I think the health issues around pouring more toxic chemicals into our environment are now much more widely understood than they were in 1984, yet for twenty years, we have heard Nova Scotian government ministers repeat the big lie: that glyphosate-based herbicides like Roundup and Vision are "safe" . They are not. They are toxic chemicals, and for that reason are approved for use by the federal government only under clearly defined conditions.

However, it is the responsibility of the provincial government to provide and enforce the regulations that govern the actual use of toxic chemicals in agriculture and forestry, to ensure the level of public safety prescribed by Health Canada. Trust evaporates when government promotes an industry agenda over sound precautionary public health policy.

It is absurd to speak of the "safety" of spreading chemicals in the environment when we have literally no idea what new compounds they may form with other chemicals they encounter, nor of the damage those new compounds may cause.

And the question has to arise as to why governments and the departments concerned would still be supporting the use of these chemicals, in spite of a history of significant public opposition that goes back at least 20 years, and at a time when the public generally has become more aware of the health costs of toxic loading on the environment?

By now, we're all familiar with the concept of "following the money". Who profits if the chemicals are used?

Monsanto, the manufacturer of Vision for sure, not so much for one large sale, but for the precedent, the ability to say, "Well, they're using our product in Nova Scotia", and of course for the prospect that this will more and more become the kind of chemical-dependent "forestry" we do here in Nova Scotia.

The helicopter companies that profit by spraying the chemicals are also large corporations tied into the aerospace industry and equally interested in assuring future income.

Then of course there are the modern timber barons of the world who operate in Nova Scotia, like the Irving family of New Brunswick, and the Swedish giant Stora Enso (originally Stora Kopparberg, the oldest corporation in the world, founded 200 years before Columbus "discovered" America, with sales of EUR 12.2 billion in 2003).

All of these--and more--large, powerful and wealthy corporations can reduce their costs if the Nova Scotia government continues to support the destruction of Nova Scotia woodlands by conversion to industrial tree farms.

Using helicopter spraying of toxic chemicals that kill insects, plants and fish and suppress diversity is only one part of a bigger, and much more threatening picture. To be realistic, the leverage of these multinational corporations, the kinds of influence they can bring to bear on politicians and the public service, can be overwhelming.

Individuals in the public service who oppose the industry program need clear and significant expression of public opposition to the corporate agenda to help them resist corporate pressure.

The widest public support might be gained by relating sustainable, diverse woodlands to the quality of life we want for ourselves, and the opportunities we want for our children.

Diverse, sustainably-managed woodlands can provide employment, fuel, timber for sale, building materials, a habitat for wildlife and birds, and a place of peace, relaxation, and recreation indefinitely into the future.
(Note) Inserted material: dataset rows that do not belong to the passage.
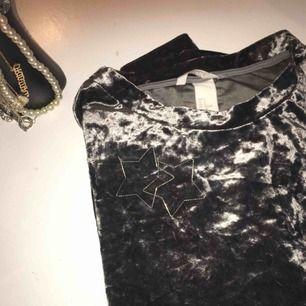 En silvrig/grå långärmad sammetströja i storlek S! Knappt använd! Köparen står för frakten, men kan även mötas upp i Kalmar! ✉️🕊🌫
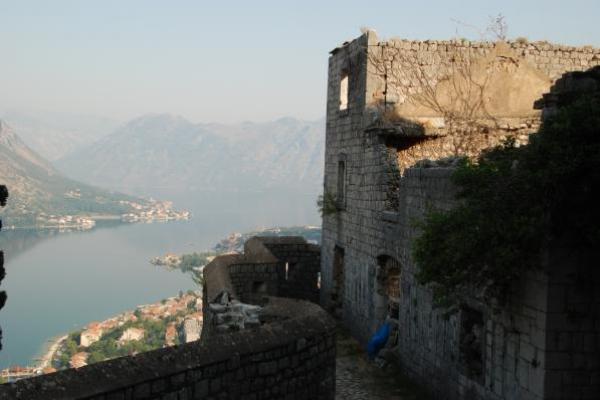03-uitzicht-vanaf-het-fort-van-kotorD2ACA154-9DA1-F982-6691-83A7BE9114B8.jpg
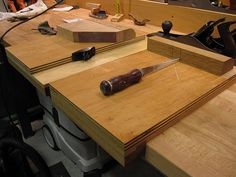Shooting board and bench hook. Detailed summary.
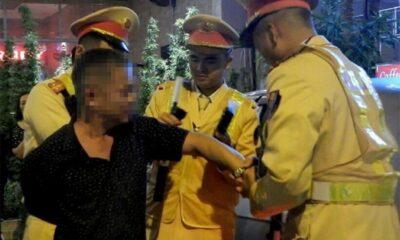 Hành hung cảnh sát khi được yêu cầu đo nồng độ cồn | The Thaiger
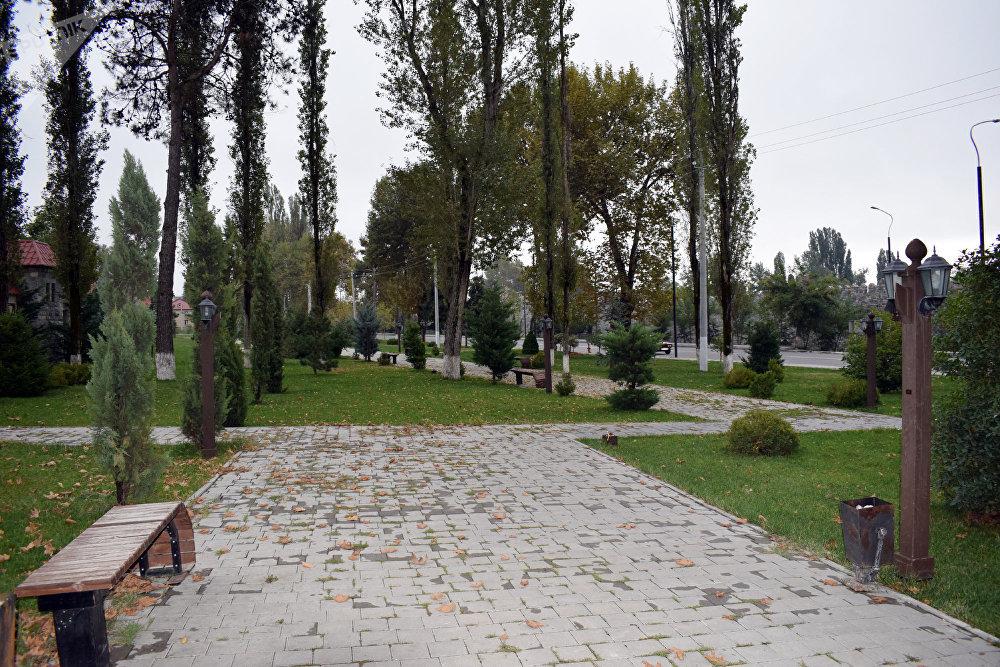 Парк дружбы Азербайджан-Франция в центре Исмаиллы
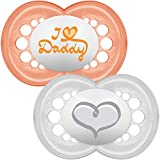 MAM Style 6+M Chupete I Love Daddy (Pack de 2), Baby Essentials Set con dos chupetes en forma de mariposa, incluye estuche esterilizador, melocotón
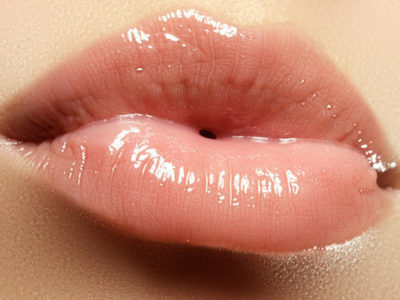Let's Add a Little of Shine to Your Lips with These 5 Clear Lip Glosses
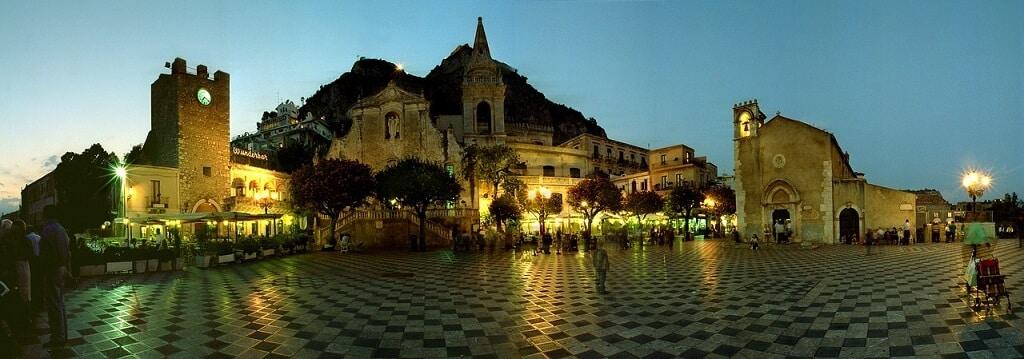 Piazza Aprile IX, Taormina attractions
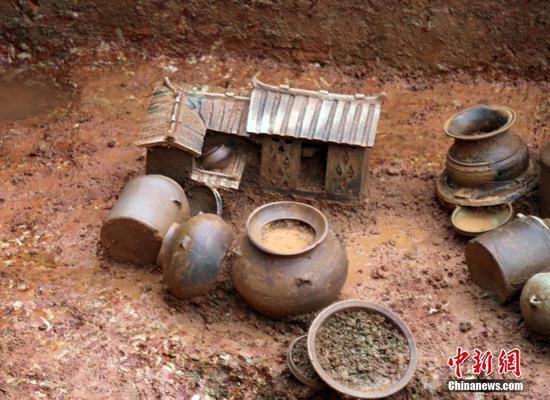 广西贵港城区发现西汉至明清时期古墓葬百余座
There is at least one woodlot in Nova Scotia (Windhorse Farm) that's been doing all these things for well over 150 years, that still has the same amount of standing timber as it had when records were first kept. A tree farm provides only cheap fodder for the mills, leaving desolation behind.
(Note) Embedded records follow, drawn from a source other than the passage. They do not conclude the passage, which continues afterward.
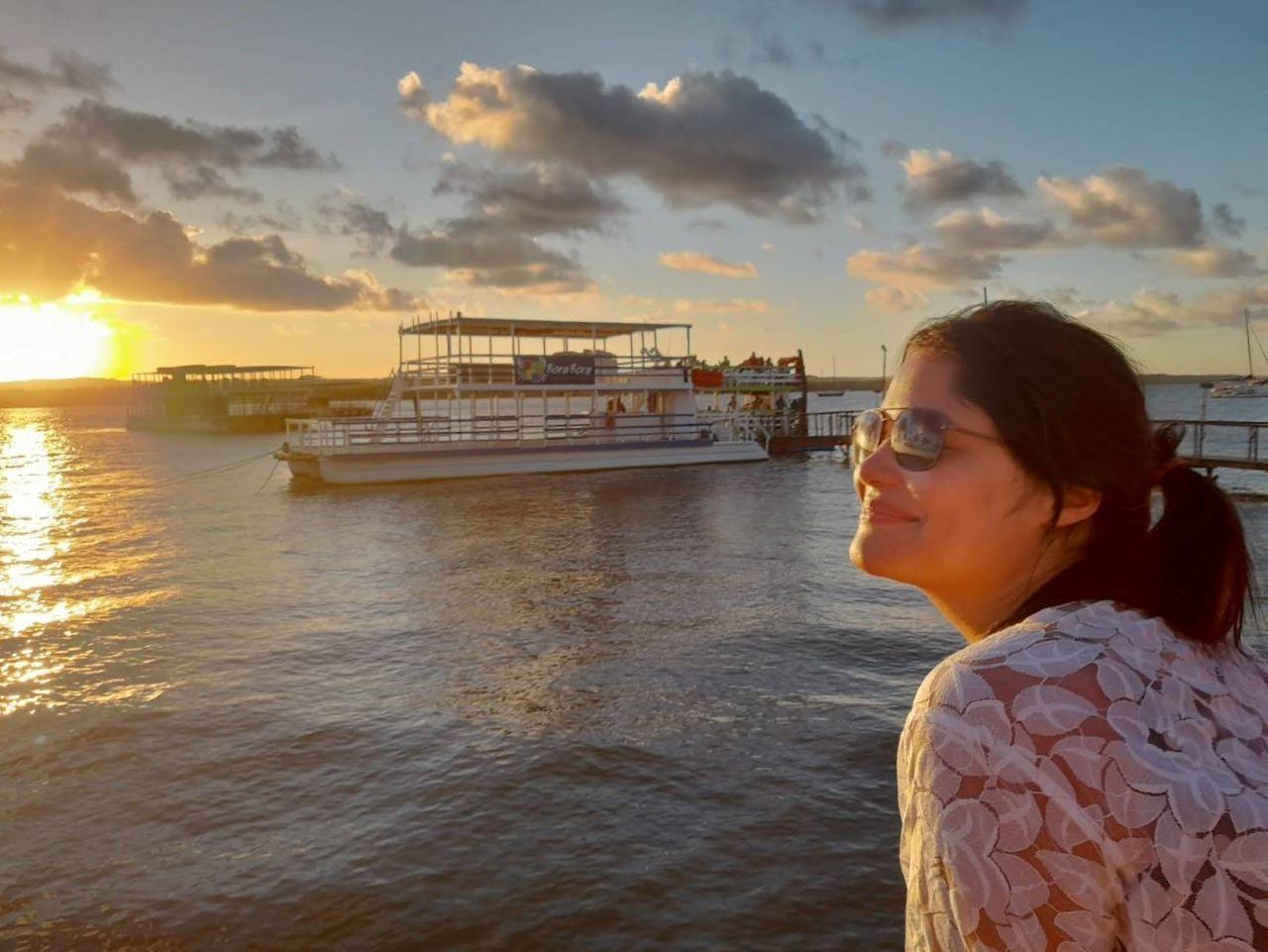 mulher de perfil olhado o por do sol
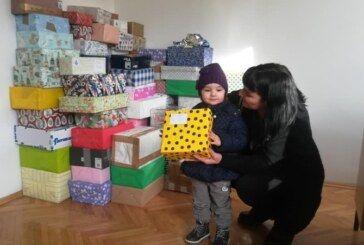 Grad Čazma: Djeca Moslavine za djecu Banovine prikupila gotovo stotinu kutijica prijateljstva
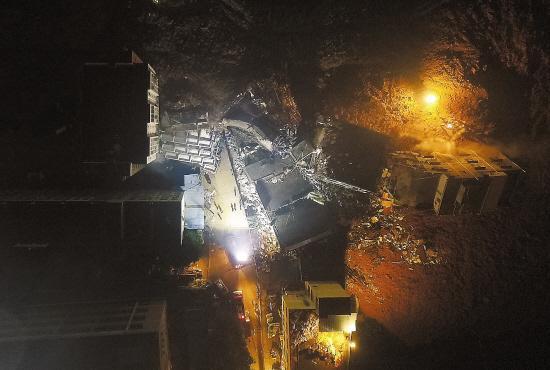 深圳山体滑坡现场:滑坡土方边缘有近3层楼高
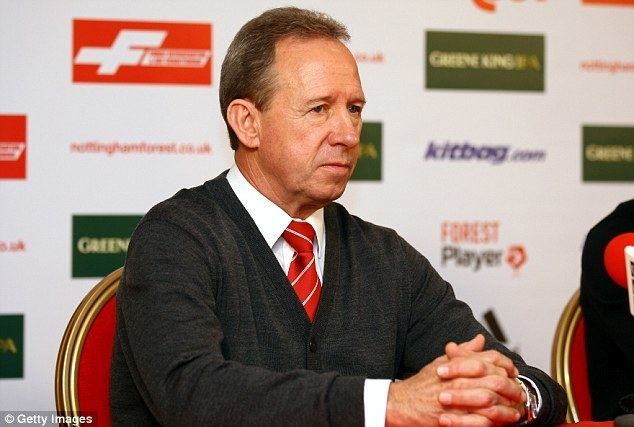 John McGovern (footballer) Neil Warnock accused of racism by Nottingham Forest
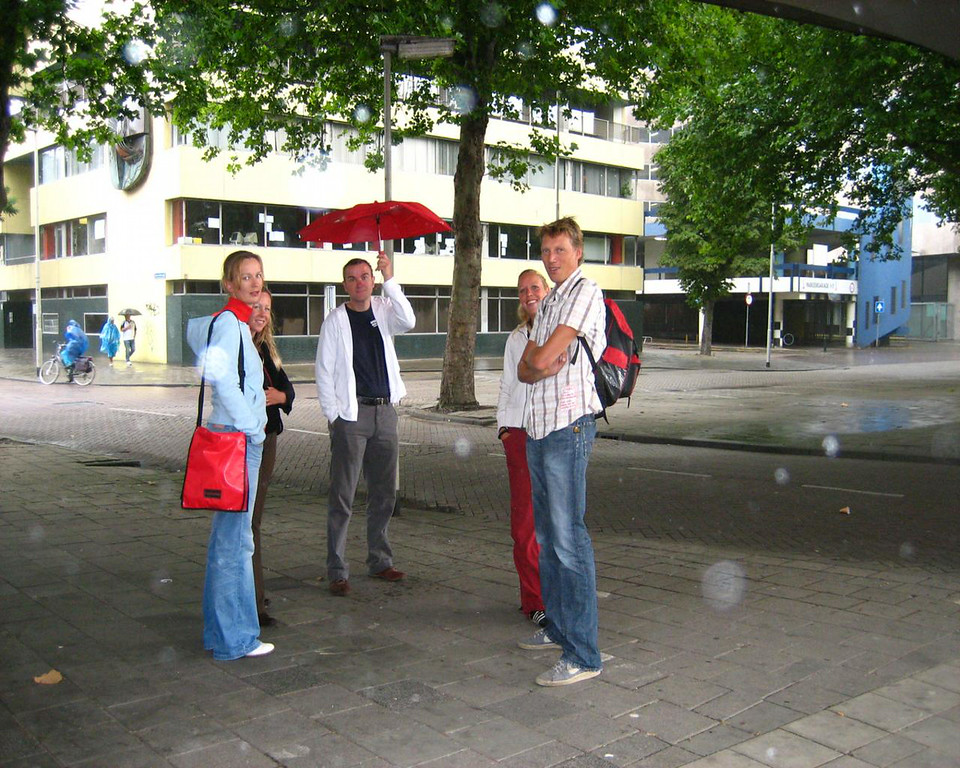 Petra, Renske, Isabel and Arjen under the brudge, hiding from the rain - only 10 minutes after we left home.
People and their organizations stopped the spray in the eighties, and their influence on public awareness and government policy has persisted. But the corporate drive to minimize costs is also persistent. So for me the challenge in 2004 is to expand our goal, and make it our business to communicate all this to the general public and to our children in a meaningful way, so that 20 years from now, they'll have been able to move on to much more creative concerns.

Any suggestions or assistance will be gratefully considered. And thanks to all those who are working so hard-again-to bring this to public attention. Cheers.